■ Supplied entries ■
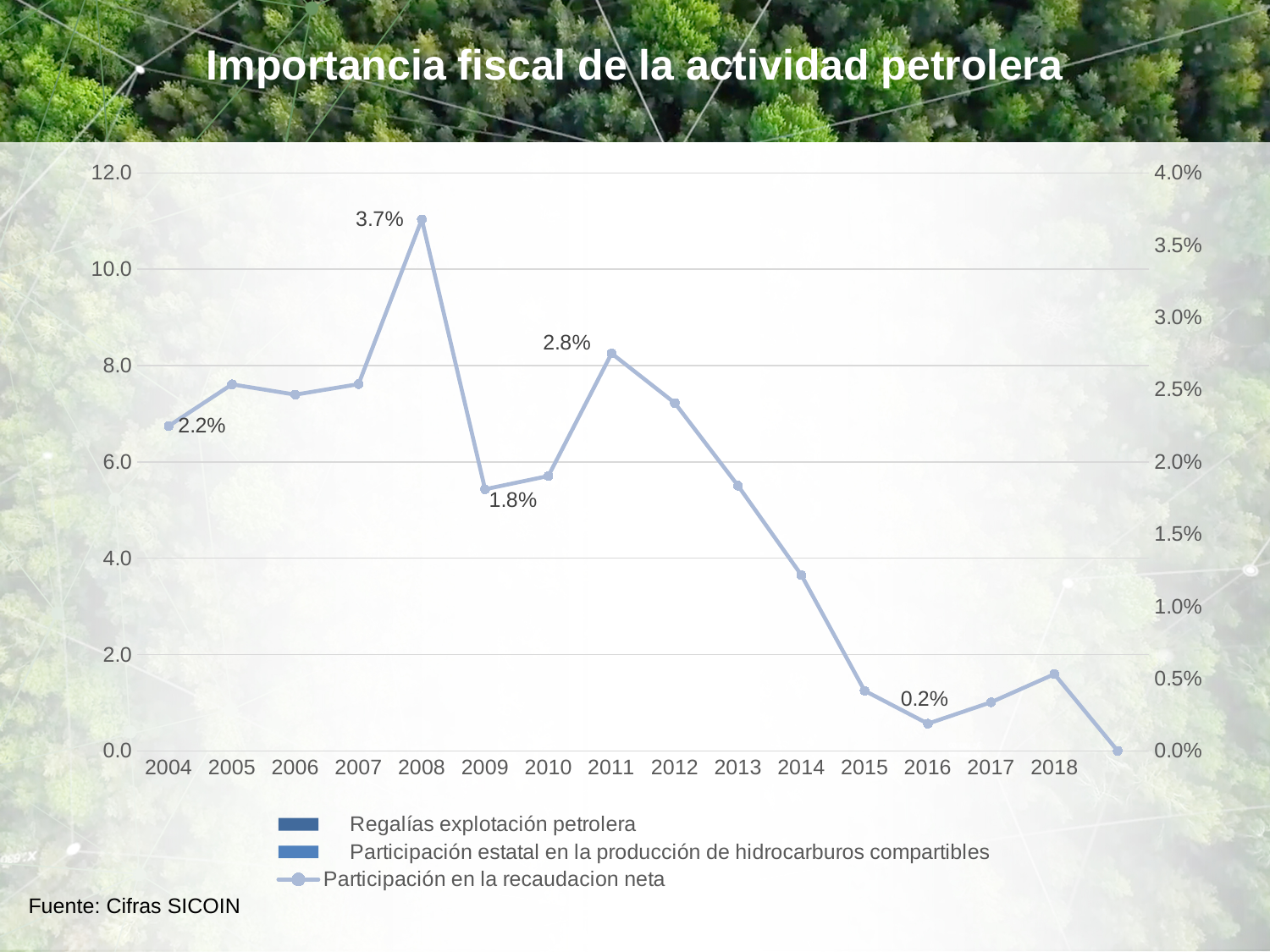
Is the Participación en la recaudacion neta value for 2012 greater or less than 2.0%? greater What is the difference between the Participación en la recaudacion neta values for 2008 and 2009? 1.9 percentage points What is the value of Participación en la recaudacion neta for 2008? 3.7% What is the value of Participación en la recaudacion neta for 2009? 1.8% How many series does the legend list? 3 What is the value of Participación en la recaudacion neta for 2016? 0.2% Does Participación en la recaudacion neta rise or fall from 2011 to 2016? fall What is the value of Participación en la recaudacion neta for 2004? 2.2% In which year does Participación en la recaudacion neta reach its highest value? 2008 Which year has the larger Participación en la recaudacion neta value, 2004 or 2011? 2011 Is the Participación en la recaudacion neta value for 2014 greater or less than 1.5%? less What is the title of the slide containing the chart? Importancia fiscal de la actividad petrolera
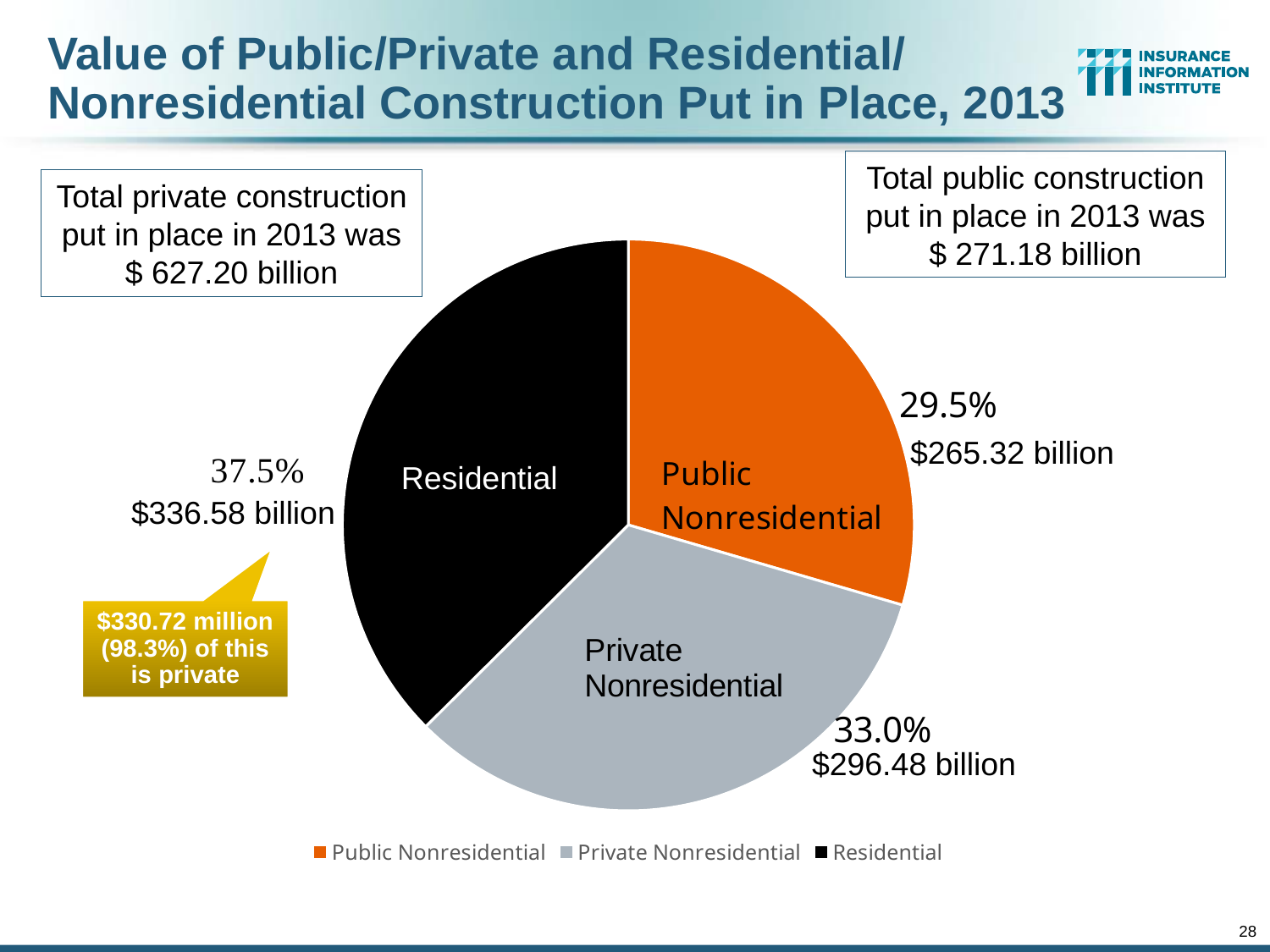
What is the difference in value between the Residential and Public Nonresidential slices? $71.26 billion What is the value shown for the Private Nonresidential slice? $296.48 billion Which slice of the pie is the largest? Residential How many slices does the pie chart have? 3 What kind of chart is shown on the slide? Pie chart Which colour represents the Public Nonresidential slice in the pie chart? Orange What share of the pie does the Private Nonresidential slice represent? 33.0% What is the value shown for the Public Nonresidential slice? $265.32 billion What share of the pie does the Residential slice represent? 37.5% What is the value shown for the Residential slice? $336.58 billion Which slice of the pie is the smallest? Public Nonresidential How many entries does the legend list? 3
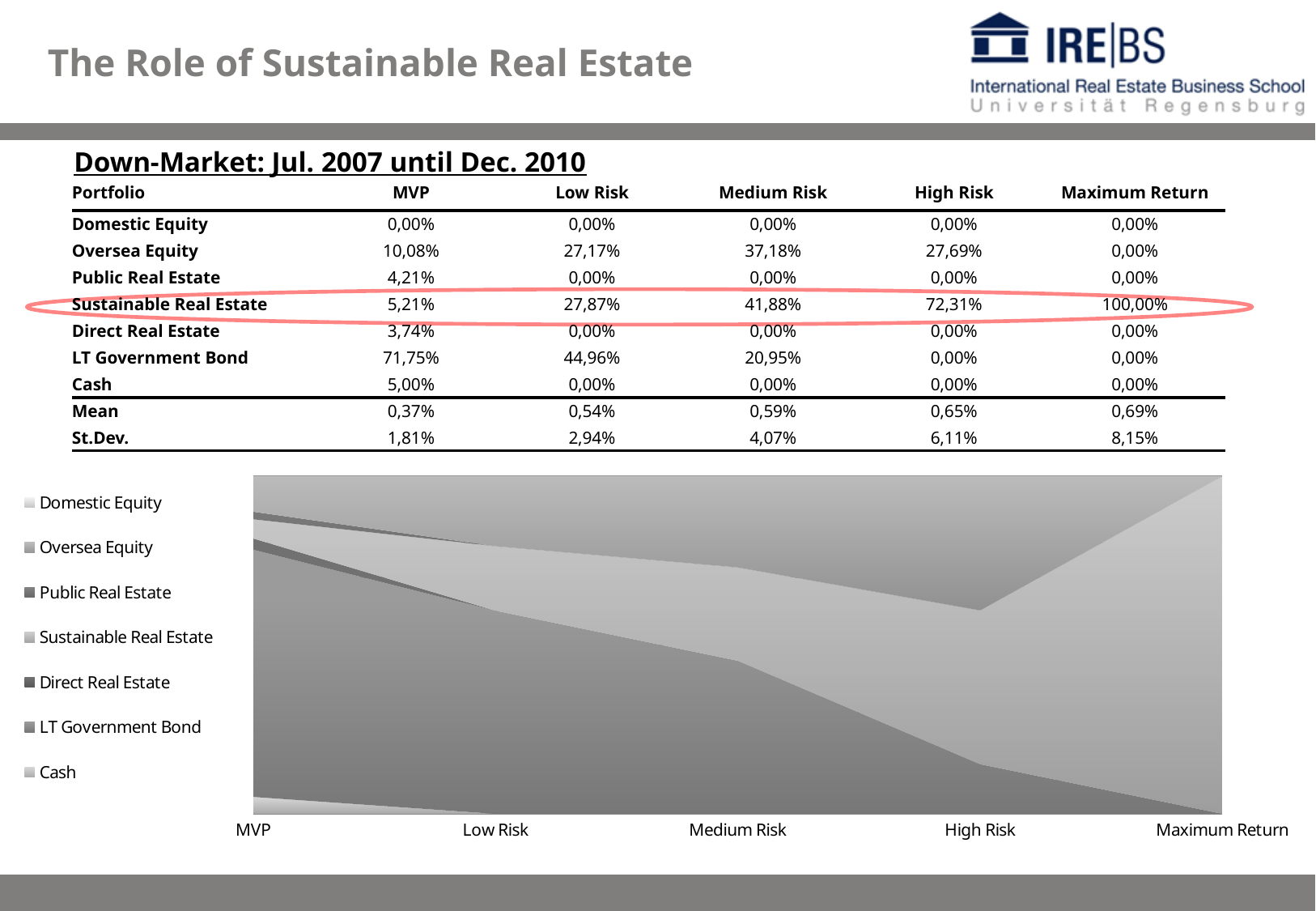
Which is larger for the Low Risk portfolio: LT Government Bond or Oversea Equity? LT Government Bond What is the difference between the Sustainable Real Estate share for High Risk and for Medium Risk? 30,43% Which portfolio has the highest Sustainable Real Estate share? Maximum Return Does the Sustainable Real Estate share rise or fall from MVP to Maximum Return along the x axis? Rise What is the value of Oversea Equity for the Medium Risk portfolio? 37,18% What is the value of Sustainable Real Estate for the Maximum Return portfolio? 100,00% Which portfolio has the lowest LT Government Bond share among MVP, Low Risk and Medium Risk? Medium Risk How many series does the chart's legend list? 7 What is the value of LT Government Bond for the MVP portfolio? 71,75% How many portfolio categories are shown along the x axis of the chart? 5 What kind of chart is shown at the bottom of the slide? Stacked area chart What is the title of the table above the chart? Down-Market: Jul. 2007 until Dec. 2010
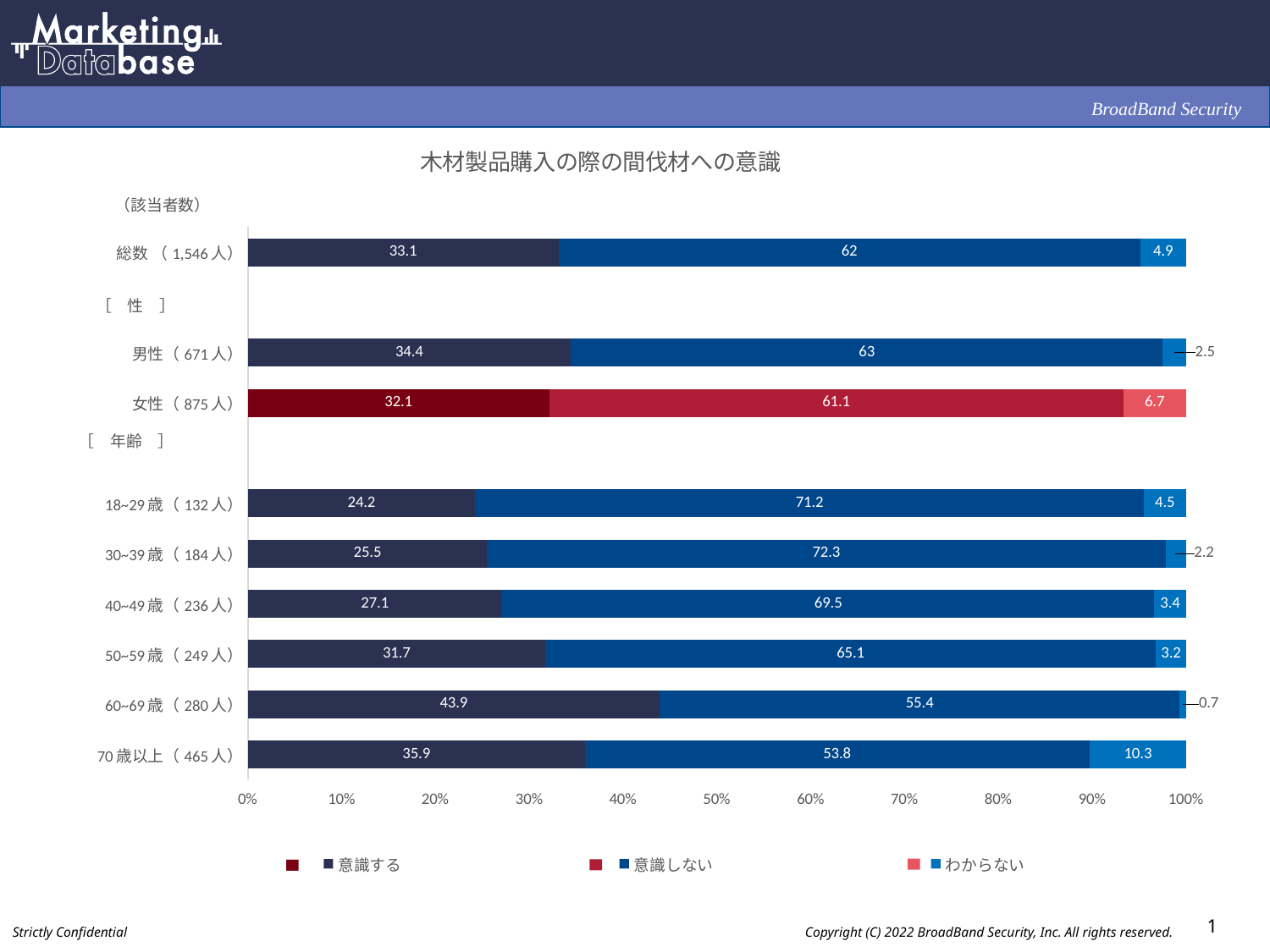
Which age group has the highest value for 意識する? 60~69歳 (280人) What is the value of わからない for 男性 (671人)? 2.5 What type of chart is shown on the slide? Stacked bar chart What is the value of 意識しない for 30~39歳 (184人)? 72.3 What is the value of わからない for 70歳以上 (465人)? 10.3 What is the difference between the 意識する values for 男性 (671人) and 女性 (875人)? 2.3 Which category has the lowest value for わからない? 60~69歳 (280人) Which is larger, the 意識しない value for 18~29歳 (132人) or for 70歳以上 (465人)? 18~29歳 (132人) How many bars (categories) are plotted in the chart? 9 What is the value of 意識する for 総数 (1,546人)? 33.1 How many series does the legend list? 3 What is the title of the chart? 木材製品購入の際の間伐材への意識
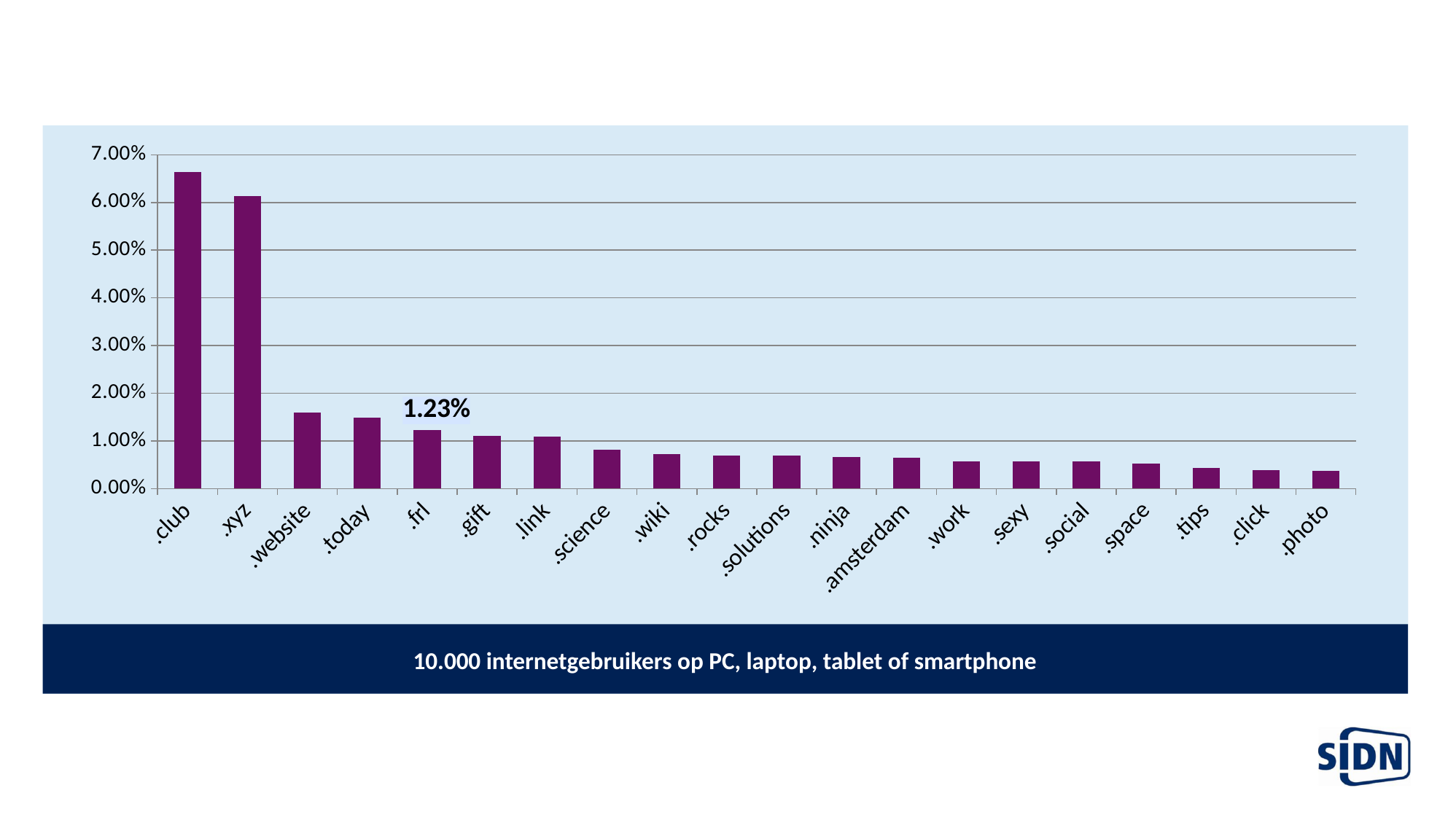
What kind of chart is shown on the slide? bar chart How many categories are shown on the x axis? 20 Is the value for .xyz greater or less than 5.00%? greater Is the value for .club greater or less than 6.00%? greater Which is larger, the value for .club or the value for .xyz? .club Which category has the highest value? .club Do the values rise or fall from left to right along the x axis? fall Is the value for .science greater or less than 1.00%? less What is the value for .frl? 1.23% What text appears in the dark band below the chart? 10.000 internetgebruikers op PC, laptop, tablet of smartphone Which is larger, the value for .website or the value for .gift? .website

■ Task requirements ■
Pull every line of text from the material above and reproduce it word for word, leaving out the pictures.

■ Problem solution ■
Is the Participación en la recaudacion neta value for 2012 greater or less than 2.0%? greater What is the difference between the Participación en la recaudacion neta values for 2008 and 2009? 1.9 percentage points What is the value of Participación en la recaudacion neta for 2008? 3.7% What is the value of Participación en la recaudacion neta for 2009? 1.8% How many series does the legend list? 3 What is the value of Participación en la recaudacion neta for 2016? 0.2% Does Participación en la recaudacion neta rise or fall from 2011 to 2016? fall What is the value of Participación en la recaudacion neta for 2004? 2.2% In which year does Participación en la recaudacion neta reach its highest value? 2008 Which year has the larger Participación en la recaudacion neta value, 2004 or 2011? 2011 Is the Participación en la recaudacion neta value for 2014 greater or less than 1.5%? less What is the title of the slide containing the chart? Importancia fiscal de la actividad petrolera
What is the difference in value between the Residential and Public Nonresidential slices? $71.26 billion What is the value shown for the Private Nonresidential slice? $296.48 billion Which slice of the pie is the largest? Residential How many slices does the pie chart have? 3 What kind of chart is shown on the slide? Pie chart Which colour represents the Public Nonresidential slice in the pie chart? Orange What share of the pie does the Private Nonresidential slice represent? 33.0% What is the value shown for the Public Nonresidential slice? $265.32 billion What share of the pie does the Residential slice represent? 37.5% What is the value shown for the Residential slice? $336.58 billion Which slice of the pie is the smallest? Public Nonresidential How many entries does the legend list? 3
Which is larger for the Low Risk portfolio: LT Government Bond or Oversea Equity? LT Government Bond What is the difference between the Sustainable Real Estate share for High Risk and for Medium Risk? 30,43% Which portfolio has the highest Sustainable Real Estate share? Maximum Return Does the Sustainable Real Estate share rise or fall from MVP to Maximum Return along the x axis? Rise What is the value of Oversea Equity for the Medium Risk portfolio? 37,18% What is the value of Sustainable Real Estate for the Maximum Return portfolio? 100,00% Which portfolio has the lowest LT Government Bond share among MVP, Low Risk and Medium Risk? Medium Risk How many series does the chart's legend list? 7 What is the value of LT Government Bond for the MVP portfolio? 71,75% How many portfolio categories are shown along the x axis of the chart? 5 What kind of chart is shown at the bottom of the slide? Stacked area chart What is the title of the table above the chart? Down-Market: Jul. 2007 until Dec. 2010
Which age group has the highest value for 意識する? 60~69歳 (280人) What is the value of わからない for 男性 (671人)? 2.5 What type of chart is shown on the slide? Stacked bar chart What is the value of 意識しない for 30~39歳 (184人)? 72.3 What is the value of わからない for 70歳以上 (465人)? 10.3 What is the difference between the 意識する values for 男性 (671人) and 女性 (875人)? 2.3 Which category has the lowest value for わからない? 60~69歳 (280人) Which is larger, the 意識しない value for 18~29歳 (132人) or for 70歳以上 (465人)? 18~29歳 (132人) How many bars (categories) are plotted in the chart? 9 What is the value of 意識する for 総数 (1,546人)? 33.1 How many series does the legend list? 3 What is the title of the chart? 木材製品購入の際の間伐材への意識
What kind of chart is shown on the slide? bar chart How many categories are shown on the x axis? 20 Is the value for .xyz greater or less than 5.00%? greater Is the value for .club greater or less than 6.00%? greater Which is larger, the value for .club or the value for .xyz? .club Which category has the highest value? .club Do the values rise or fall from left to right along the x axis? fall Is the value for .science greater or less than 1.00%? less What is the value for .frl? 1.23% What text appears in the dark band below the chart? 10.000 internetgebruikers op PC, laptop, tablet of smartphone Which is larger, the value for .website or the value for .gift? .website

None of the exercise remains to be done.